MCPToolBench++¶
Overview¶
| Property | Value |
|---|---|
| Benchmark ID | mcptoolbench |
| Dataset | MCPToolBench/MCPToolBenchPP |
| Tasks | Varies (45+ categories) |
| Evaluation | Tool selection accuracy (>=0.8), parameter accuracy (>=0.7), call count limit (<=1.5x) |
| Output Type | Tool call accuracy metrics |
| Timeout | 180-300s recommended |
| Pre-built Images | No |
| Difficulty Levels | easy (single-step), hard/medium (multi-step) |
Overview¶
MCPToolBench++ is a benchmark specifically designed to evaluate how well AI agents use MCP (Model Context Protocol) tools. It tests the complete tool-use lifecycle across four key dimensions:
- Tool Discovery: Understanding what MCP tools are available and their capabilities
- Tool Selection: Choosing the appropriate tool(s) for a given task
- Tool Invocation: Calling tools with correct parameters matching their schemas
- Result Interpretation: Understanding and correctly using tool outputs
The benchmark covers 45+ categories spanning diverse tool-use scenarios:
- Browser: Web browsing and page interaction
- Finance: Financial data retrieval and calculations
- Code Analysis: Source code inspection and manipulation
- Database: Query and data management operations
- File Management: File system operations
- Communication: Email, messaging, and notification tools
- Weather: Weather data retrieval
- Search: Information retrieval and search operations
- And many more
Each task provides a query, a set of available MCP tools with their schemas, and a ground truth sequence of tool calls that correctly completes the task.
What It Measures¶
MCPToolBench++ evaluates MCP-specific tool use capabilities:
- Tool schema comprehension: Understanding tool definitions, parameter types, required vs. optional fields, and return value formats
- Tool selection accuracy: Identifying the correct tool(s) from a set of available options based on the task description
- Parameter precision: Providing the exact parameter names and values expected by the tool schema
- Sequential reasoning: For multi-step tasks, determining the correct order of tool calls and passing results between them
- Efficiency: Completing tasks without excessive exploratory or redundant tool calls
MCPToolBench++ does not test:
- The actual execution of tool calls (evaluation is based on the call structure, not results)

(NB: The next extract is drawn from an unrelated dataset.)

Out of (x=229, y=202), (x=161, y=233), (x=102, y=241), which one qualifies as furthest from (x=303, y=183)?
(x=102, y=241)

- Code generation or debugging
- Free-form reasoning or knowledge retrieval
- Tasks that require tools not listed in the task's available tool set
Task Structure¶
Each MCPToolBench++ task contains the following fields:
| Field | Description |
|---|---|
| uuid | Unique task identifier |
| query | The natural language task description |
| category | Task category (e.g., "browser", "finance", "code_analysis") |
| call_type | Task complexity -- "single" (one tool call) or "multi" (multiple sequential calls) |
| tools | List of available tool names |
| mcp_tools_dict | Full MCP tool definitions including schemas and descriptions |
| function_call_label | Ground truth sequence of tool calls with parameters |
The agent receives the query, task metadata, and available tools, then must select and invoke the correct tools with proper parameters.

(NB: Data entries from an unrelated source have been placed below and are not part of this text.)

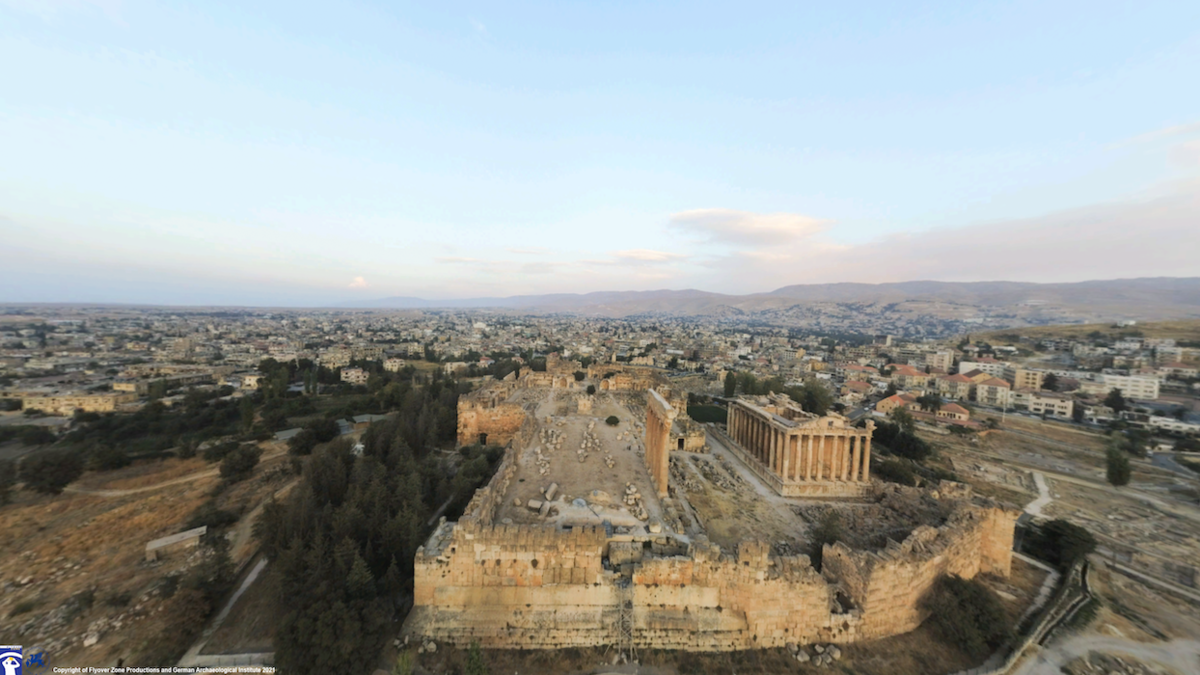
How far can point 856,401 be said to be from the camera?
5625 centimetres

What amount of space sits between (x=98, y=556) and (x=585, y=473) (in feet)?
71.3

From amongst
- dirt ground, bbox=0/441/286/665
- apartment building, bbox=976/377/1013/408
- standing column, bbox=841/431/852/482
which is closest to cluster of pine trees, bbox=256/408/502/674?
dirt ground, bbox=0/441/286/665

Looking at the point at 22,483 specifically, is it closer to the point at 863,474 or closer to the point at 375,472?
the point at 375,472

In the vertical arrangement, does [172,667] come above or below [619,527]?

Example Task (Single-Step)¶
Category: finance
Task Type: single-step tool call
Available Tools: get_stock_price, get_exchange_rate, calculate_tax
Task:
What is the current stock price of Apple Inc. (AAPL)?
Expected Tool Call:
- name: get_stock_price
parameters:
symbol: "AAPL"
Example Task (Multi-Step)¶
Category: finance
Task Type: multi-step tool call
Available Tools: get_stock_price, get_exchange_rate, calculate_tax
Task:
Get the current stock price of AAPL in USD, then convert it to EUR.
Expected Tool Calls:
1. name: get_stock_price
parameters: { symbol: "AAPL" }
2. name: get_exchange_rate
parameters: { from: "USD", to: "EUR" }
Configuration¶
Basic Configuration¶
# Run MCPToolBench++ with default settings
mcpbr run -c config.yaml --benchmark mcptoolbench
# Run a small sample
mcpbr run -c config.yaml --benchmark mcptoolbench -n 20
# Filter by difficulty (single vs multi-step)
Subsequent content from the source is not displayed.